In a nutshell: what is the (fully rigorous) definition of a confidence interval?
In page $92$ of Wasserman's All of Statistics, it is written that
A $1 − α$ confidence interval for a parameter $θ$ is an interval $C_n = (a, b)$ where $a = a(X_1,...,X_n)$ and $b = b(X_1,...,X_n)$ are functions of the data such that $$P_θ(θ ∈ C_n) ≥ 1 − α, \ \ \ \ \text{ for all } θ ∈ Θ.$$ In words, $(a, b)$ traps $θ$ with probability $1 − α$. We call $1 − α$ the coverage of the confidence interval. Warning! $C_n$ is random and $θ$ is fixed.
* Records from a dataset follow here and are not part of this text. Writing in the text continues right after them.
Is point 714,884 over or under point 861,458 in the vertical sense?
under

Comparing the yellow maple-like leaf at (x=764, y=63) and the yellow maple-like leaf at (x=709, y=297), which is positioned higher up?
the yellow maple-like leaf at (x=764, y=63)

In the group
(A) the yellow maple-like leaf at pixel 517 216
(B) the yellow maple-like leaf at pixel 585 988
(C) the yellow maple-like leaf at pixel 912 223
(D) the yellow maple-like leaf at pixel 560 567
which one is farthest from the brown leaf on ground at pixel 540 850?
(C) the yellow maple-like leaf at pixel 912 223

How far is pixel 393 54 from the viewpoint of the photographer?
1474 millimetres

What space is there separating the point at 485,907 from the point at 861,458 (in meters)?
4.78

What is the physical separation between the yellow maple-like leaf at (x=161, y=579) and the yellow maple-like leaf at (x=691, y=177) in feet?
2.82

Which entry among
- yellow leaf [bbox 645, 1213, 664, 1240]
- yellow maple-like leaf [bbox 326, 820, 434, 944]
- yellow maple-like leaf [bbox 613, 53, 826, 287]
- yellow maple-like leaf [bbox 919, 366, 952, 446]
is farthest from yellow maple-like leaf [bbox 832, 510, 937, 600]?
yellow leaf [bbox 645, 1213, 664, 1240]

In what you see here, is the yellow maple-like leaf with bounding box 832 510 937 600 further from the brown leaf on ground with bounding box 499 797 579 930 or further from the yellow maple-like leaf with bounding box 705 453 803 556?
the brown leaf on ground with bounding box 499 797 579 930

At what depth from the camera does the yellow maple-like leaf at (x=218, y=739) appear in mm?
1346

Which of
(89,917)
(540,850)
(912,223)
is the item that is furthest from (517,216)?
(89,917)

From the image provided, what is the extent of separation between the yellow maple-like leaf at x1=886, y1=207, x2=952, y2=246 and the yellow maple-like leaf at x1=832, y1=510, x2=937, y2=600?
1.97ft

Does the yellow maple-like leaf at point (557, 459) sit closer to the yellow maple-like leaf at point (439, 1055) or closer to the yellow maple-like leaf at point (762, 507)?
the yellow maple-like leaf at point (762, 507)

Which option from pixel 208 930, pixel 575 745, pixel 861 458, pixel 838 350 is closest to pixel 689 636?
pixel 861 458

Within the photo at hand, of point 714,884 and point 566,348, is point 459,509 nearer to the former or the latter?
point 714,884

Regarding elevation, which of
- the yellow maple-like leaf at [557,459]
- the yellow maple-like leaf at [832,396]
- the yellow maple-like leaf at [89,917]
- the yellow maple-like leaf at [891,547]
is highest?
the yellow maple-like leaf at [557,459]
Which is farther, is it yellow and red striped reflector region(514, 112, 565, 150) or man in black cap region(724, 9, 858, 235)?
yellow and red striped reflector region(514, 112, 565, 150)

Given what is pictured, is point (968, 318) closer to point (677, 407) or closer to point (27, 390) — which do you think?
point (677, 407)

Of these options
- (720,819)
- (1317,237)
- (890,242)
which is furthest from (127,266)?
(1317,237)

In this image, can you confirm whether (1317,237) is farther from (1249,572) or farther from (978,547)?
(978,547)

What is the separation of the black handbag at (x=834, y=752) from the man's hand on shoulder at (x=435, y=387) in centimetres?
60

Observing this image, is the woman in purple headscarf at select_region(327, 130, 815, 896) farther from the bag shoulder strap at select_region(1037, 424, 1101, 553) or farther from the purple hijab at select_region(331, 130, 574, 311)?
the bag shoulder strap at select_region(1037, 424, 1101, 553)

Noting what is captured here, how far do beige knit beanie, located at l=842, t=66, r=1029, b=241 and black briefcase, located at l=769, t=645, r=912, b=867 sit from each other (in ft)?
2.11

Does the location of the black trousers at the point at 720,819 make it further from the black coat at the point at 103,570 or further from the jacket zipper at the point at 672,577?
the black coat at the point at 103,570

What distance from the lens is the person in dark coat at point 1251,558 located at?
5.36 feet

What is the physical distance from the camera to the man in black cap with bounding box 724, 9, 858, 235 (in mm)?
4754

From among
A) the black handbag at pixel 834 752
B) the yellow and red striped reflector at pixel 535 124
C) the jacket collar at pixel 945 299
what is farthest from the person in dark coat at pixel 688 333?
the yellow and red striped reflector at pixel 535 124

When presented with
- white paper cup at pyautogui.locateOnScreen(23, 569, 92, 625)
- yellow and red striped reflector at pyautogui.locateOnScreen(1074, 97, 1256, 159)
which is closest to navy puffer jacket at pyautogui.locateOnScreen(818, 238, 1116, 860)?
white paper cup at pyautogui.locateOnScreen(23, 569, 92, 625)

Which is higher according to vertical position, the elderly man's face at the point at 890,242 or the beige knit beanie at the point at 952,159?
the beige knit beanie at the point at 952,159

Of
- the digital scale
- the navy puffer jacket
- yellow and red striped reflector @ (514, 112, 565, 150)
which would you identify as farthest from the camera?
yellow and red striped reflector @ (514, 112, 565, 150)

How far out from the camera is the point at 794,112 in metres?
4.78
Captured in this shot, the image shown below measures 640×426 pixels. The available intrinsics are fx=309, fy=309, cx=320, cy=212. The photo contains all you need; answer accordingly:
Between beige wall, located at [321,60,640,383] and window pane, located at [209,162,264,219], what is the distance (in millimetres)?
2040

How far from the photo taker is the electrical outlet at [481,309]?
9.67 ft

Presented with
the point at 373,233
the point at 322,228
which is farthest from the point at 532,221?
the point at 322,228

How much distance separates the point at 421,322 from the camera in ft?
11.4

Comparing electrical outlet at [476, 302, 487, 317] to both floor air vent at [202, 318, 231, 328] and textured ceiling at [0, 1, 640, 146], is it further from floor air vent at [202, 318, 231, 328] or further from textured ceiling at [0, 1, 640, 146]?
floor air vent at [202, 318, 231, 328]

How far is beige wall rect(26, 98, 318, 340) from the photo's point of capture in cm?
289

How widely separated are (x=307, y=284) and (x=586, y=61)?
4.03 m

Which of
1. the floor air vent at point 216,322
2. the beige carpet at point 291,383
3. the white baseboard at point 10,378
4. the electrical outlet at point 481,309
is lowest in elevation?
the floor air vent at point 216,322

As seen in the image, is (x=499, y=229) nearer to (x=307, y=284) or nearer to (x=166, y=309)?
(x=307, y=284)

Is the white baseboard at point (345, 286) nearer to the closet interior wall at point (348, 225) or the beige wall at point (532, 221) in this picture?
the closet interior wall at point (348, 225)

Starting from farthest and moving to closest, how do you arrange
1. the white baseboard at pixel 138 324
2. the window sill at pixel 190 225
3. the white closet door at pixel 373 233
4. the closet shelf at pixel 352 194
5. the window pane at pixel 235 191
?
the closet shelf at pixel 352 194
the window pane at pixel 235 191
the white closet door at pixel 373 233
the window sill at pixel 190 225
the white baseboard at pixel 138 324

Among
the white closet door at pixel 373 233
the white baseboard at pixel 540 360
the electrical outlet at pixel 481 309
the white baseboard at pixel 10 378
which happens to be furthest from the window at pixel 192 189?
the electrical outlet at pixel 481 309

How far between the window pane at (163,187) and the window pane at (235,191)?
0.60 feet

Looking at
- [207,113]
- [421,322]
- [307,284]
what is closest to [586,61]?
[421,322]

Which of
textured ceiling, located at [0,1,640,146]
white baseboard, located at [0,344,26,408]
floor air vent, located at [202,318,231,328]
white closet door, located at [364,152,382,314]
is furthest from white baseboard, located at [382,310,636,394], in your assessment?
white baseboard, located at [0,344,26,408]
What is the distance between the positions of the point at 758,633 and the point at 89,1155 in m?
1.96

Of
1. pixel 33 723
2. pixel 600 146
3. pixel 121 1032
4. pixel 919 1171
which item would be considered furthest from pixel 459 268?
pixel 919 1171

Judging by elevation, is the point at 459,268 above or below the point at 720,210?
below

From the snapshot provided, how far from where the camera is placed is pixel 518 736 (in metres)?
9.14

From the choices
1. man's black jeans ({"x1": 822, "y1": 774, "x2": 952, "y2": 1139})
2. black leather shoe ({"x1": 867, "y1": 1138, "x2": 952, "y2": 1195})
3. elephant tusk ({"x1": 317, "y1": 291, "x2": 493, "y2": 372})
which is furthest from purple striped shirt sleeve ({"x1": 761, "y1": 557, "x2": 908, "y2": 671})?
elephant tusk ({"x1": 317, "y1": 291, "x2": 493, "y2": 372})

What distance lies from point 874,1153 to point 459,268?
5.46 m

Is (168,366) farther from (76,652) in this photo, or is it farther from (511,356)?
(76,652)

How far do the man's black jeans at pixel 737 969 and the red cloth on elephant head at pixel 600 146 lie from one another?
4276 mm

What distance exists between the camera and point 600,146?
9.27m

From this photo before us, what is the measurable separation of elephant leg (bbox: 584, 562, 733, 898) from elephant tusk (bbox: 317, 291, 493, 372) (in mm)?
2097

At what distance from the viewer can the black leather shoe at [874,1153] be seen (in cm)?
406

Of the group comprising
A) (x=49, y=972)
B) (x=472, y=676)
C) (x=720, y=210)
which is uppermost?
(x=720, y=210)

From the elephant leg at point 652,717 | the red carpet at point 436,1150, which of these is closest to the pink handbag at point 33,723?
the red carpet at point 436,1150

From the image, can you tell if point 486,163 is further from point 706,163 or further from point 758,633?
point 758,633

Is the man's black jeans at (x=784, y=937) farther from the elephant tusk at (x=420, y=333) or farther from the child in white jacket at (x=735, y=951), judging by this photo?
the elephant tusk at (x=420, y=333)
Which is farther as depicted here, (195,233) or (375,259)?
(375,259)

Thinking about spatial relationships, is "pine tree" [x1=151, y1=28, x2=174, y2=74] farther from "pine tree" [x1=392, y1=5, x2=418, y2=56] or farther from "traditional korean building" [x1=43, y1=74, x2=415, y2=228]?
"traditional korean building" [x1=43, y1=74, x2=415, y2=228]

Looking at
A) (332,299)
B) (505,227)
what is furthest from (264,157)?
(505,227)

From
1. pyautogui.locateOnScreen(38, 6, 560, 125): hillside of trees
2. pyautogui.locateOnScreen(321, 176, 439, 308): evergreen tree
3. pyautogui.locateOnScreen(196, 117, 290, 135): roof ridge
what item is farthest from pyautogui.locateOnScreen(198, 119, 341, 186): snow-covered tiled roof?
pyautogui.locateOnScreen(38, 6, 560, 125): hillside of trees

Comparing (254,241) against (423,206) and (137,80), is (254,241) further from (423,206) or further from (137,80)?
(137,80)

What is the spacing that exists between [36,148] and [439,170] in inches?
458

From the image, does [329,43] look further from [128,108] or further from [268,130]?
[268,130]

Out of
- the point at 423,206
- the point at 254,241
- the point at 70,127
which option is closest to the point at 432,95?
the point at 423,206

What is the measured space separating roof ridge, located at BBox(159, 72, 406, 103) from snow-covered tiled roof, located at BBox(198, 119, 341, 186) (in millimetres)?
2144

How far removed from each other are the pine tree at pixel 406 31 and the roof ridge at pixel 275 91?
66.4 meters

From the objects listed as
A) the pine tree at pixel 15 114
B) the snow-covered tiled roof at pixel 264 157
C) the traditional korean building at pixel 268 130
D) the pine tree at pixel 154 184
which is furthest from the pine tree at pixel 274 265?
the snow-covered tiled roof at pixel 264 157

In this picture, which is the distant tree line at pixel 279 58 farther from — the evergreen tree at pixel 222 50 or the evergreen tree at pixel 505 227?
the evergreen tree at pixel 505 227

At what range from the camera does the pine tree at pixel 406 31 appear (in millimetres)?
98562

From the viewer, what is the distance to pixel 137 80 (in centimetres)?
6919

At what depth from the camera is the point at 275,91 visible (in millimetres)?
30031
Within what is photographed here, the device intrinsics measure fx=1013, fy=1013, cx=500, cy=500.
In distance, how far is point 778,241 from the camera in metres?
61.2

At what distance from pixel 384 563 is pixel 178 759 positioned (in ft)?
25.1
I cannot understand the expression $P_\theta(\theta\in C_n)$. In general, if we have a random variable $X:(\Omega,\mathcal{F},P)\to (\mathbb{R},\mathcal{B})$, we define $$P(X\in S) := X_*P(S) = P(X^{-1}(S))$$ for $S$ in the Borel $\sigma$-algebra $\mathcal{B}$. Note the expression "$P(X\in S)$" requires that
- $X$ be a random variable.
- $S$ be a fixed set.
Neither of these conditions seem to be met with the expression "$P(\theta\in C_n)$", as
- $\theta$ is an element of the parameter space $\Theta$, which is itself a subset of $\mathbb{R}^n$ for some $n$. That is, it seems to me that $\theta$ is a (fixed) vector, not a function (and thus not a random variable either).
- As $a$ and $b$ are functions of $X_1,\ldots,X_n$, the interval $C_n := (a,b)$ seems to be "variable", when it should it be a fixed set for the expression to make sense.
In case it is relevant, on page $89$ Wasserman explains that
... $P_\theta(X\in A) = \int_A f(x;\theta) dx$ ...
which does make sense, as $\theta$ is fixed here, so that $f(x;\theta)$ is some random variable, while $A$ is a fixed set. However, the author is using the expressio $P_\theta$ differently in the main (first) quote of this post.